● **ТЕКСТОВЫЙ БЛОК**
Из них вторая превосходно исполняла романс Гурилева "Тройка мчится, тройка скачет". Позднее в этом хоре были еще две певицы: Анна Терентьевна и Наташа; первая была замечательная красавица, пела превосходно малороссийскую песню "Ой, чумаче, чумаче"; вторая славилась как неподражаемая исполнительница теперь забытого романса "Полюби ты меня, не скажу я про то". У него же в хоре была превосходная плясунья Груша и еще другая,
Марфуша Татарка. 
Из мужского персонала там был превосходный октавист Николай Шишкин.
В пятидесятых годах явился Иван Васильев, ученик Ильи Соколова; это был большой знаток
своего дела, хороший музыкант и прекрасный человек, пользовавшийся дружбой многих
московских литераторов, как, например, А. Н. Островского, Ап. Г. Григорьева и др. У него
за беседой последний написал свое стихотворение, положенное впоследствии на музыку Ив. Васильевым. Вот слова этого ненапечатанного романса:

Две гитары за стеной зазвенели, заныли, –
О мотив любимый мой, старый друг мой, ты ли?
Это ты: я узнаю ход твой в re миноре
И мелодию твою в частом переборе.
Чимбиряк, чимбиряк, чимбиряшечки,
С голубыми вы глазами, мои душечки!..

Сам Иван Васильев был хороший баритон, его романсы в то время имели большой успех и
распевались всеми; вот некоторые его композиции:
"Дружбы нежное волненье",
"Тебя ль забыть"
и другие.
В хоре Васильева славилась сестра его, Любовь Васильева, певшая превосходно русскую
песню "Я вечер своего дружка" и романс "Густолиственных кленов аллея". У Ивана Васильева особенно процветали квартетное пение и трио; первое soprano пела жена Аграфена, второе Маша, по прозвищу Козлик; последняя исполняла особенно хорошо вместе с Грушей песенку
"Ох болит" на перекличку и русскую песню "Не будите меня, мол оду". Такой улыбки и мимики, говорят старые цыгане, как у Груши, теперь и не встретишь. Маша известна была более как "вторка". В цыганском трио был хорош тенор Михайло, брат Груши, певец, богатый уменьем фразировать каждое слово.

● **ОБ УПРАЖНЕНИИ**
Назовите, чьим учеником был Иван Васильев, по данным текстового блока выше.

● **ИСХОДНЫЕ МАТЕРИАЛЫ**
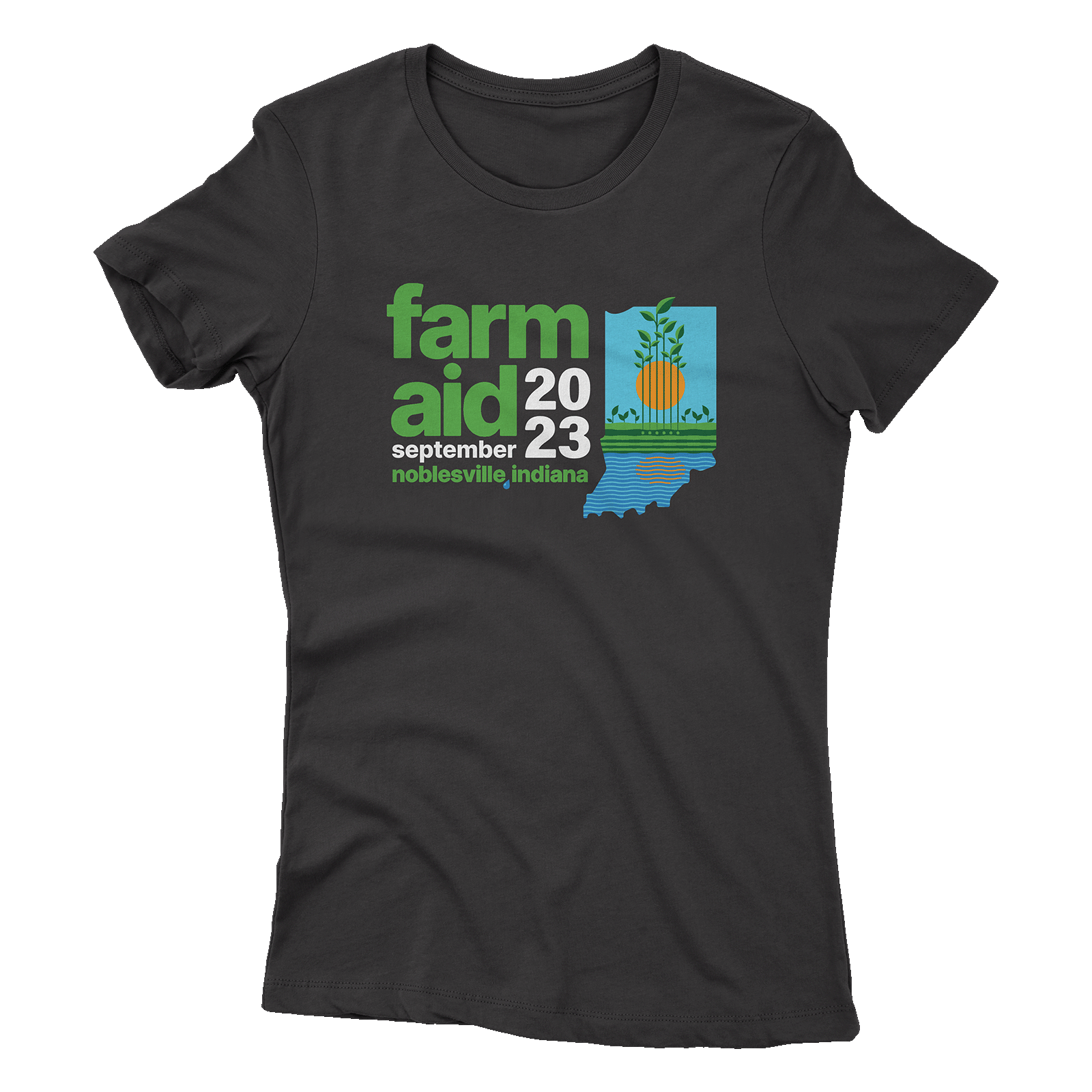 Farm Aid 2023 shirt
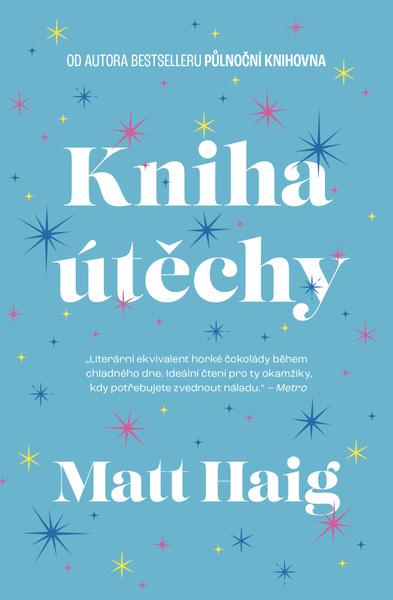 Kniha útěchy - 9788027710324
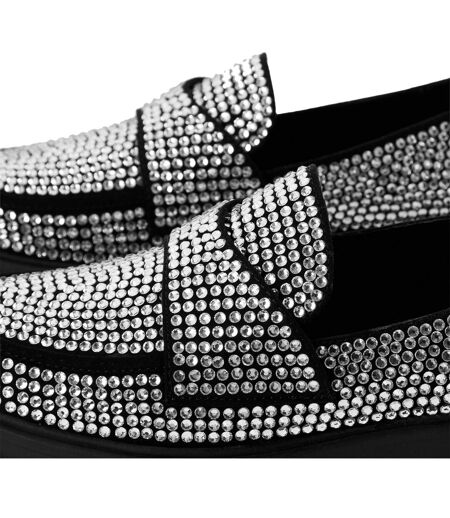 Mules Trifecta Femme Argenté Steve Madden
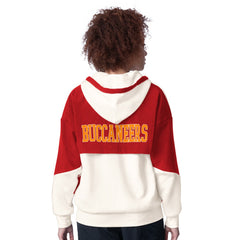 Starter Women's Scrimmage Full-Zip Hoodie - Tampa Bay Buccaneers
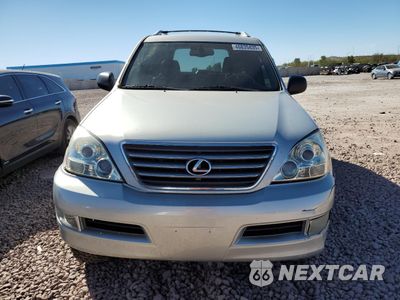 Piąte zdjęcie samochodu w środku: 2003 LEXUS GX 470 VIN:JTJBT20X030010831 - miniatura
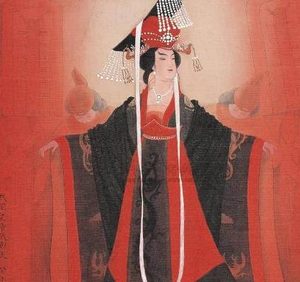 李渊为什么会起兵反隋朝 除了儿子外还有两个女人
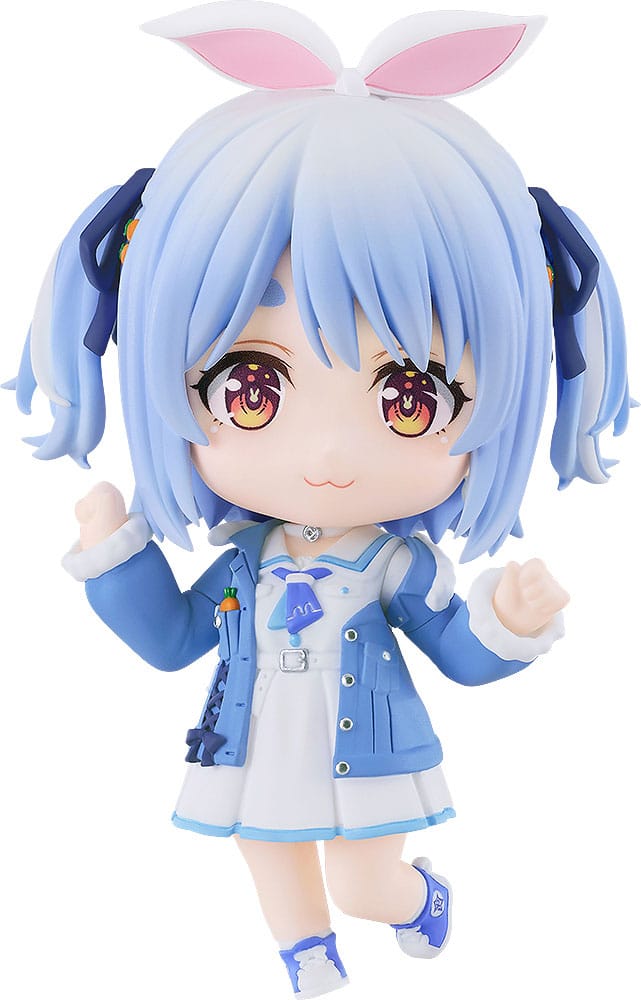 Hololive Production Nendoroid Actionfigur Usada Pekora: Casual Outfit Ver. 10 cm Nendoroids Yokina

● **ВАШЕ РЕШЕНИЕ**
Иван Васильев был учеником Ильи Соколова.